TN 9179: Migration to Family Policies
In version 7.6 we introduced an Automatic Policy Wizard using Family Products. This article offers advice for long term customers to manually convert to using these concepts.
2019.07.10
Overview
For new customers/ installations, the Automatic Policy Wizard greatly simplifies implementation, management, and maintenance by facilitating creation of Policies to track usage. This system leverages Family Products via the Product Recognition Service (PRS). However, for existing customers who already have a large number of Policies set up to track usage, there is the potential for confusion and clutter. Because it would be hard to automate conversion of existing policies, we have created this tech note to help guide a manual transition, and detail what will happen in various scenarios.
Using the Wizard
While the Auto Policy Wizard makes things really easy, established sites will likely already have many policies. The wizard will not update those policies, it will make new ones. In this case, leveraging the Auto Policy wizard can result in doubling the number of policies, leading to redundancy in both the Policies window and in any Policy based reports. The new family based policy will capture more potential product versions, but it will be a new set of recorded usage data. The old policy will have your historic usage data which you likely do not want to lose by deleting it. Switching between old and new policies for reporting, and considering what each is tracking is messy and confusing. For these reasons, if you have a large number of policies already in place we recommend performing some initial housekeeping, prior to creating new policies with the wizard.
If you went through the wizard and it made new policies and are now looking for the best way to clean up, it's recommended you open the two policies and drag the Family Product from the new Policy to the old Policy.

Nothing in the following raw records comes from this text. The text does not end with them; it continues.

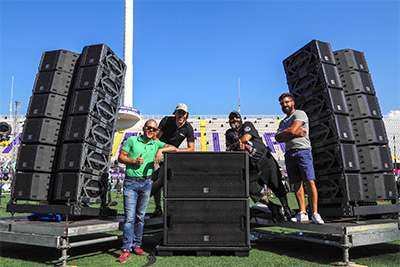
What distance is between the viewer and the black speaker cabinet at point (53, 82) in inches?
211

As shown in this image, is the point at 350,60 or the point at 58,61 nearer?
the point at 350,60

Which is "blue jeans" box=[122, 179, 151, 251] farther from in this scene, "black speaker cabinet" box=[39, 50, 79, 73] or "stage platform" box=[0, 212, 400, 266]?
"black speaker cabinet" box=[39, 50, 79, 73]

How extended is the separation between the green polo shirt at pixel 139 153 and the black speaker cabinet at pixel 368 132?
10.2 ft

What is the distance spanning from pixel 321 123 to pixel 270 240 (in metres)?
2.26

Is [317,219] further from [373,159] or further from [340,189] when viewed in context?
[373,159]

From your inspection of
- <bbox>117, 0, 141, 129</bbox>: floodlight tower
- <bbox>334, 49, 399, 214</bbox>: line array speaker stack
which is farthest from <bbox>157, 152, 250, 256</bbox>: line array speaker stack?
<bbox>117, 0, 141, 129</bbox>: floodlight tower

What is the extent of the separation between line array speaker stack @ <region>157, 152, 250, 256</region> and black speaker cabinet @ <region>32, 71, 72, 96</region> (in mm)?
2393

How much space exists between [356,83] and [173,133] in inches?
125

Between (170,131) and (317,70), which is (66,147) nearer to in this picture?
(170,131)

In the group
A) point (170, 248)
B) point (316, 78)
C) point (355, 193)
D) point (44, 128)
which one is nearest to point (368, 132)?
point (355, 193)

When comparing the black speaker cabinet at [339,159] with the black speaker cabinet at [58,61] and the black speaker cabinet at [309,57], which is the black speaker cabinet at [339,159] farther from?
the black speaker cabinet at [58,61]

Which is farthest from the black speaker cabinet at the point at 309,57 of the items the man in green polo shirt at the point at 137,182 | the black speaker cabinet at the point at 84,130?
the black speaker cabinet at the point at 84,130

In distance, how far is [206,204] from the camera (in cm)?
426

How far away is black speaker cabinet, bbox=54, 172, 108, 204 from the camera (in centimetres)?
479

Then, delete the old Products from the old Policy, and finally delete the new policy. This preserves the data in the old policy while converting over to using the family moving forward. In effect, this is like the Manual process discussed in detail below, you just need to also remove the wizard created policies in the end.
Assuming a clean start however, when the wizard comes up simply cancel it instead of stepping through it. You can then modify your existing policies as outlined below, and then later leverage the wizard. When it pops up again you can use it as reference. Once you're done with initial cleanup, you can certainly use the wizard for easy policy creation moving forward (i.e. for products you were not previously tracking).
Manual Updating
Because you want to leverage the power of our new Family products while still retaining the historic usage data of your existing policies, we recommend this process:
- Open a policy of your choosing. You'll repeat this process for each Policy to update, so going alphabetically makes sense to keep track. Consider the intent of the policy, as well as how you have purchased licenses for the product. If you simply want to be able to report on usage of the product, regardless of version, you should use a family product. Likewise, if the product is licensed as a subscription, and you are always eligible to use any and all versions of the product, you should use a family product. If on the other hand you have purchased a license for a specific version of the product (even if you have since upgraded to another specific version), then it is probably better to leave the specific versions in the policy.

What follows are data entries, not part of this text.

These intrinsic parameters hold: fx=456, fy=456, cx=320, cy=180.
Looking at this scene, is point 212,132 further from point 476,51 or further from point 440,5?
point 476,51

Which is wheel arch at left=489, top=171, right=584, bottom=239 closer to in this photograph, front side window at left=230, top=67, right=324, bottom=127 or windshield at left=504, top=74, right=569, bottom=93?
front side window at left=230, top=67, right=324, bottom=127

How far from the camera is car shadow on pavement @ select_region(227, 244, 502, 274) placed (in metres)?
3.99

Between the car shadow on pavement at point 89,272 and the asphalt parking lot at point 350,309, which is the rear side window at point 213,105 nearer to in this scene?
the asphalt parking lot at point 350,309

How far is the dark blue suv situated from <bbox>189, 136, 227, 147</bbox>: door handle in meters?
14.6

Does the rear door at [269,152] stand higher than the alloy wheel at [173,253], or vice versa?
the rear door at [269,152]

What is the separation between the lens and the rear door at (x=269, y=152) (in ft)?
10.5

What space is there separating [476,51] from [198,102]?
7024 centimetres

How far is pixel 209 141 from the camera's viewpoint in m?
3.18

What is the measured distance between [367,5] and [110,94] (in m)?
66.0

- Find the new Family Product that relates to the Product(s) you had in the old Policy. You can use the Find function in the Product window to make this easier, and there is a Filter for Family that will trim the list as well. You can also double click a specific version product and look in the (new) “Families” pane to see if it now belongs in a family. Family Products have a 4 square grid icon instead of the briefcase icon, and opening them shows all individual Products they contain. Note of course that you will only immediately see family products for definitions from Sassafras. If you created a manual product for something not in our catalogue, you will not automatically get a corresponding Family product.

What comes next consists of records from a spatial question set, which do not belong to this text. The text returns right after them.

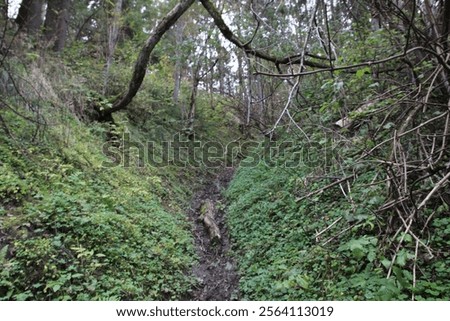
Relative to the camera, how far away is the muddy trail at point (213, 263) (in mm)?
4430

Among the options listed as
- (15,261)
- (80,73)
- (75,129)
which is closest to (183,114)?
(80,73)

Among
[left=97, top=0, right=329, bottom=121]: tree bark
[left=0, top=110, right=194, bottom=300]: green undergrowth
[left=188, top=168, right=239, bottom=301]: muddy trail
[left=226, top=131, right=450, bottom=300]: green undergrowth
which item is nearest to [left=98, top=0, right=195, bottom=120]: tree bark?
[left=97, top=0, right=329, bottom=121]: tree bark

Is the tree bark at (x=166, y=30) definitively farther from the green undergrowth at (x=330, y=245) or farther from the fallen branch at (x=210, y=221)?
the fallen branch at (x=210, y=221)

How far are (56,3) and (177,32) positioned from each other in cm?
599

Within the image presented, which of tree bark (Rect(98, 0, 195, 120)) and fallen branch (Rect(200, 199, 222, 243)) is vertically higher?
tree bark (Rect(98, 0, 195, 120))

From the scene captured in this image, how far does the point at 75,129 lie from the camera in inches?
286

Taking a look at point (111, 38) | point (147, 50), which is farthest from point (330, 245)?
point (111, 38)

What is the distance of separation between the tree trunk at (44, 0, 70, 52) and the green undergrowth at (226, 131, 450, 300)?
8.02m

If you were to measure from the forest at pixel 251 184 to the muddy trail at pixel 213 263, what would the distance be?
1.1 inches

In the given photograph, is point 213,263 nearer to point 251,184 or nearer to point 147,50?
point 251,184

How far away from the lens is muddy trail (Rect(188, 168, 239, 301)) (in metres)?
4.43

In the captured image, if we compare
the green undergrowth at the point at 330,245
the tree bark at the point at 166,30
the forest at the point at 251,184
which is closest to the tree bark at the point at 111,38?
the forest at the point at 251,184

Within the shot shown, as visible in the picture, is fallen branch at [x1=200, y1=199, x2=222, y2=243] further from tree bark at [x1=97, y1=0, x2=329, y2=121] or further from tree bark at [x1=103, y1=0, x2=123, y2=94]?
tree bark at [x1=103, y1=0, x2=123, y2=94]

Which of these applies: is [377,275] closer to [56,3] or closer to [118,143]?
[118,143]
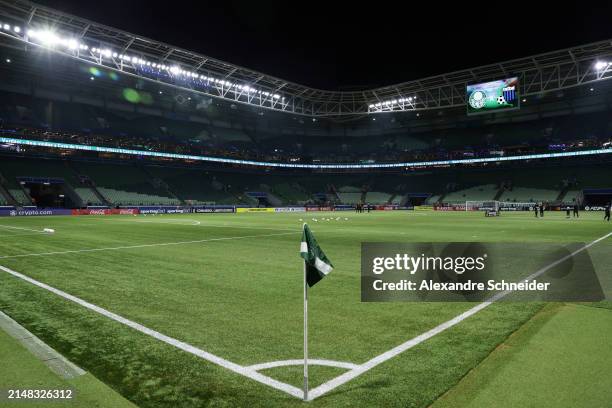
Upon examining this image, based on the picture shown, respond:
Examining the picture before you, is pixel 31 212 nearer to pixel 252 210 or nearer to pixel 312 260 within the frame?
pixel 252 210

- Having located the family, add the Family Product to the Policy, and delete the old individual Products from the policy. Because the Family has all current versions of the Product and PRS updates will automatically add new ones, there will never again be a need to update policies to capture usage of new Program versions. If you were tracking multiple products in one Policy you can add multiple Families, but keep in mind your policy reports become less useful so you may want to break these out. The wizard will make this easy going forward.
- If you have a Manage policy with no limit or enforcement (and with no corresponding purchase recorded), you can change the policy to an Observe action. In 7.5 you might have chosen a Manage policy simply to be able to see a live In Use count, or to improve reporting of multi-launch or suite programs. In 7.6, the only difference between an Observe policy and a Manage policy with the Site metric is that the Reconcile UI only applies to Manage policies.
Following these steps achieves several things:
- You get to clean out any old policies you're no longer using!
- You will retain all the usage recorded in the policy from the old products, in addition to gathering new data using the Family. This means you can continue to report past and future data on the same policy.
- Retention of this old usage at the policy level is important because other changes in 7.6 mean that historical usage at the Product level is lost when you upgrade. It was not accurate in suite situations hence this change, but drilling down to the Program level for historic reports can be tedious.
- Once you have updated all your old policies, the Wizard will serve as a guide to any you missed updating. It will also show you things in your environment you have no policies for and give you a quick way to start logging them.